Stan Brakhage est un réalisateur expérimental américain. Son travail, si éclaté formellement qu’il puisse paraître au premier abord, dresse sur plusieurs décennies une manière singulière, cohérente d’appréhender le média cinématographique. Entre films de famille (auxquels il donnera par leur ampleur, leur accumulation, fonction d’épopées), recherches purement formelles et provocations visuelles, c’est toujours le processus physiologique de la vision qui est questionné à travers un double mouvement : l’acte de voir et celui de donner à voir par le biais d’une tension – une dissonance muette – qui tend par le déplacement qu’elle suppose chez le spectateur à dépasser la conscience, à l’anticiper. Il s’agit de retrouver une forme primitive de perception en rendant compte des possibles d’un éternel présent, renouvelé et transposable par la trace qu’est le film, la pellicule. De par leur facture artisanale, les films de Brakhage éludent ainsi les médiations – pas d’acteurs, pas de figures, pas de modèles. On serait presque tenté de dire, pas de représentation. La caméra stylo, à la première personne, favorise l’instantanéité. De la pensée au film qui s’immisce dès lors de manière ostentatoire et revendiquée au rang d’art. Cependant chez Stan Brakhage, spontanéité ne rime pas avec désinvolture ni même attrait pour l’aléatoire (ce qu’un survol trop rapide de son travail pourrait laisser croire). Car ce qui sous-tend son œuvre (composée de plus de trois cents films, d’aucuns de quelques secondes, d’autres de plusieurs heures) est autant exploration temporelle que visuelle. À ce titre, les différents niveaux de structure (à l’intérieur d’un plan, et dans la relation entre plans) et plus fondamentalement le rythme sont des éléments centraux de ses films .

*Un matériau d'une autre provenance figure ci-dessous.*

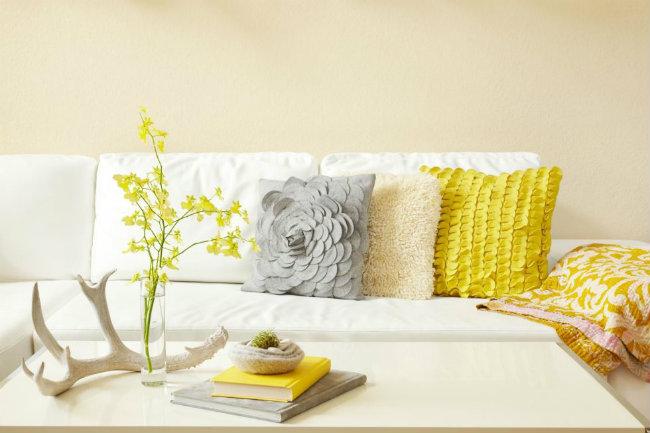 Lau chùi sâu bên trong các đồ nội thất bằng da: Việc làm sạch những chiếc ghế sofa bằng da không phải công việc đơn giản mà bạn có thể làm một mình. Hãy gọi cho các thợ chuyên nghiệp làm việc này thay bạn nếu bạn không muốn chúng mau chóng bị hỏng.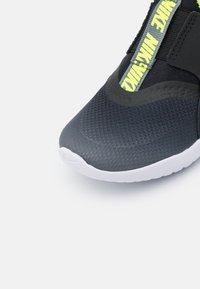 Nike Performance - FLEX RUNNER UNISEX - Obuwie do biegania treningowe - smoke grey/volt/black/white - 5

Si le rythme est inhérent à toute forme de vie et par extension toute forme artistique, dès lors qu’elle s’érige de par sa nature même contre le flux du temps, nous sommes ici en face d’une œuvre qui, par sa « primitivité » formelle, le rend palpable. C’est une pulsation – apparaissant d’autant plus prégnante par l’absence de bande-son dans la plupart des films – qui s’étire, accélère, se fige, nous amenant, spectateurs, à un état de transe facilitant l’adhésion aux hallucinations visuelles proposées.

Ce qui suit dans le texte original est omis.